= Md. Delwar Hossain (judge) =

Md. Delwar Hossain is a retired judge of the High Court Division of the Bangladesh Supreme Court.

==Career==

In 2009, Justice MA Wahhab Miah and Justice Hossain rejected a petition by the former State Minister of Home Affairs, Lutfozzaman Babar, seeking an extension of bail in an arms case, directing him to surrender before the trial court where he had been earlier sentenced to 17 years’ rigorous imprisonment for illegal possession of arms.

Justice AHM Shamsuddin Chowdhury Manik and Hossain directed Moulvibazar deputy commissioner Md Mafizul Islam to appear before the High Court on 26 April 2010, to explain why contempt proceedings should not be started against him for defying its orders to allow Hasin Afroz Chowdhury to function as mayor of Kamlaganj Pourasava. They directed the Dhaka City Corporation in 2010 to maintain the status quo for three months on constructing shops at a Karwan Bazar car park site. They issued a rule asking why the structures should not be declared illegal and demolished following a public interest petition by Human Rights and Peace for Bangladesh.

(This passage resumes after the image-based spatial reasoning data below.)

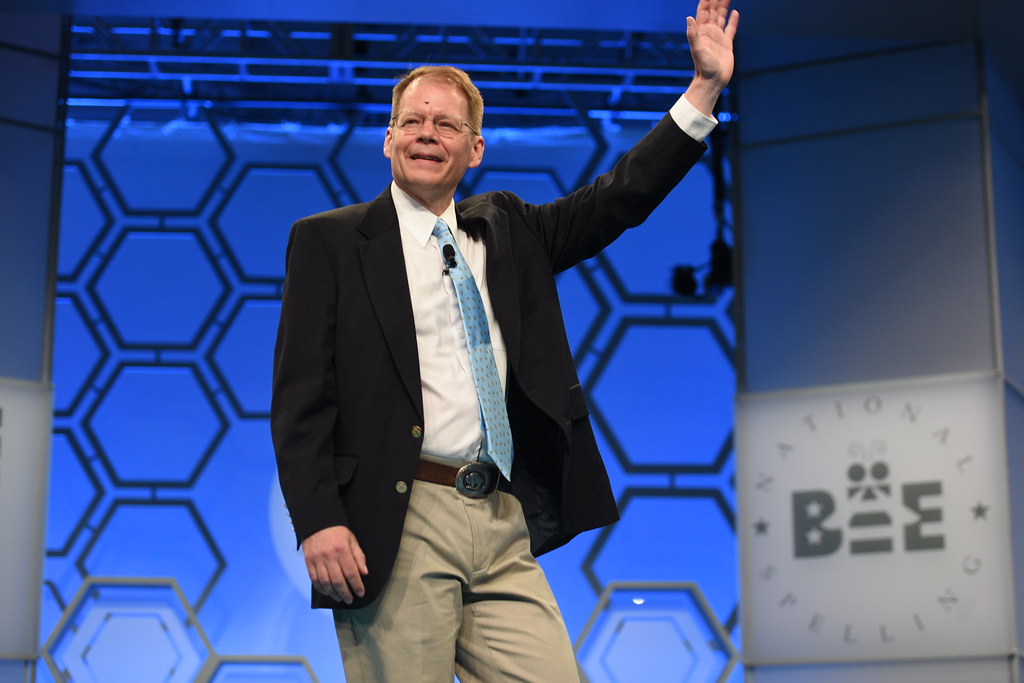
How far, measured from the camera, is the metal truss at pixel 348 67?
211 inches

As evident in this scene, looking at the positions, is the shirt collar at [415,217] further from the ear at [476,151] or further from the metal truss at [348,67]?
the metal truss at [348,67]

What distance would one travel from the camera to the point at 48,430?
495cm

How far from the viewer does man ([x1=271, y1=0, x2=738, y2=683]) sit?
173 centimetres

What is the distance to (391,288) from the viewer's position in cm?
182

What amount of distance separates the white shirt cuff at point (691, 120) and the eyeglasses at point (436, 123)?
1.06 feet

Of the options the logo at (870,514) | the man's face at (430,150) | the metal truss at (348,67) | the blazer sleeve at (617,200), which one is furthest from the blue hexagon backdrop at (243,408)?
the man's face at (430,150)

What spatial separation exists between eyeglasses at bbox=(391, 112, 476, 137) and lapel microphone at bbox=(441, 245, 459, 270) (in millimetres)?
180

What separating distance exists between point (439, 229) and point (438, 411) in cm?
29

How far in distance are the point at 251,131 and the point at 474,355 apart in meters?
4.19

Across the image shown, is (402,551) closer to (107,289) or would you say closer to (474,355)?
(474,355)

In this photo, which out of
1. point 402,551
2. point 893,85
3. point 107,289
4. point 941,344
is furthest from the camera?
point 107,289

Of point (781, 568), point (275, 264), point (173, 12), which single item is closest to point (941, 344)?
point (781, 568)

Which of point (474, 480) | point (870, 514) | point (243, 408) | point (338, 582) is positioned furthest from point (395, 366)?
point (243, 408)

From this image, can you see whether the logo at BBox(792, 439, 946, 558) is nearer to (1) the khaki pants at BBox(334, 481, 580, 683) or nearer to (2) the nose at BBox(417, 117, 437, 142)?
(1) the khaki pants at BBox(334, 481, 580, 683)
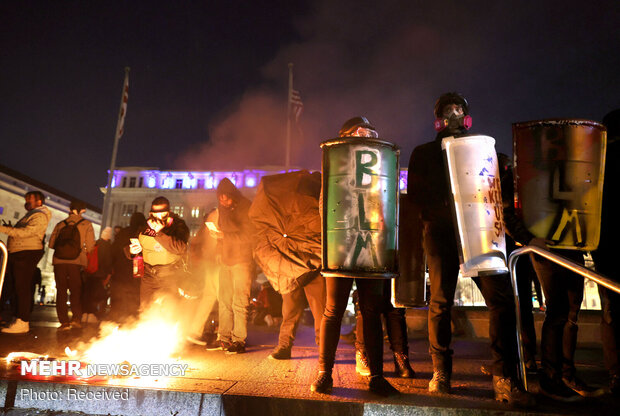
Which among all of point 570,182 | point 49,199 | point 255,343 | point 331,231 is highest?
point 49,199

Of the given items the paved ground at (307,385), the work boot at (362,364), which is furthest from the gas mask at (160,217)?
the work boot at (362,364)

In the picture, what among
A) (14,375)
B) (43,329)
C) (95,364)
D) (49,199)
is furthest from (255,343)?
(49,199)

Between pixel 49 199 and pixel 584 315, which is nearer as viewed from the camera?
pixel 584 315

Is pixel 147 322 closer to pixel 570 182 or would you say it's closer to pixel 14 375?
pixel 14 375

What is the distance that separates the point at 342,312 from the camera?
10.6ft

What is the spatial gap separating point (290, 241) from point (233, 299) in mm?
1337

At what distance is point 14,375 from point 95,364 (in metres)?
0.58

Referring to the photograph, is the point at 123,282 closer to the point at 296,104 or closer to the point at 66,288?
the point at 66,288

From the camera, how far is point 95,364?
3.40 m

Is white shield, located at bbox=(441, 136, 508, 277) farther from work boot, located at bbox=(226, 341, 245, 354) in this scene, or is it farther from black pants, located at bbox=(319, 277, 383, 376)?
work boot, located at bbox=(226, 341, 245, 354)

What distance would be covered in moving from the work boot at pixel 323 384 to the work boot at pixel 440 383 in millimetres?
817

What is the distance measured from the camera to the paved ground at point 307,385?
2678 millimetres

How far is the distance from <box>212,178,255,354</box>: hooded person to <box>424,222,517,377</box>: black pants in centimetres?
264

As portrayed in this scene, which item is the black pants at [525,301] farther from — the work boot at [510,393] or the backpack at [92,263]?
the backpack at [92,263]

Justice AHM Shamsuddin Chowdhury Manik and Hossain directed the government to maintain the status quo for three months regarding the construction of a recreation centre in the Buriganga at Kamrangirchar. It issued a rule asking why the project should not be declared illegal and the structures removed, following a writ petition by Human Rights and Peace for Bangladesh. Justices Manik and Hossain issued a contempt of court rule in May 2010 against the Chittagong Metropolitan Police Commissioner M Muniruzzaman for failing to report on actions taken over the custodial death of a security guard, ordering him to appear before the bench on June 1 following a writ petition by Human Rights and Peace for Bangladesh. They ordered the government to stop all activities of Faisal Investment Foundation which was alleged to be running illegal banking in the name of Islami Shariah.

Justice AHM Shamsuddin Chowdhury Manik and Hossain issued a verdict in June 2010 directing the Government of Bangladesh to stop all extrajudicial deaths in the custody of law enforcement agencies. Justices Manik and Hossain observed in June 2010 that law enforcers should act as friends of the people and respect human and fundamental rights, directing that orientation courses be arranged to raise their awareness after two Rapid Action Battalion personnel appeared before the court over allegations of attempting to implicate a Satkhira businessman in a false arms-possession case. Their bench imposed a three-month restriction in 2010 on the Chittagong City Corporation from converting the historic Laldighi into a swimming pool. It issued a rule asking the authorities to explain why effective measures should not be taken to protect the public water body after the Bangladesh Environmental Lawyers Association filed a writ petition.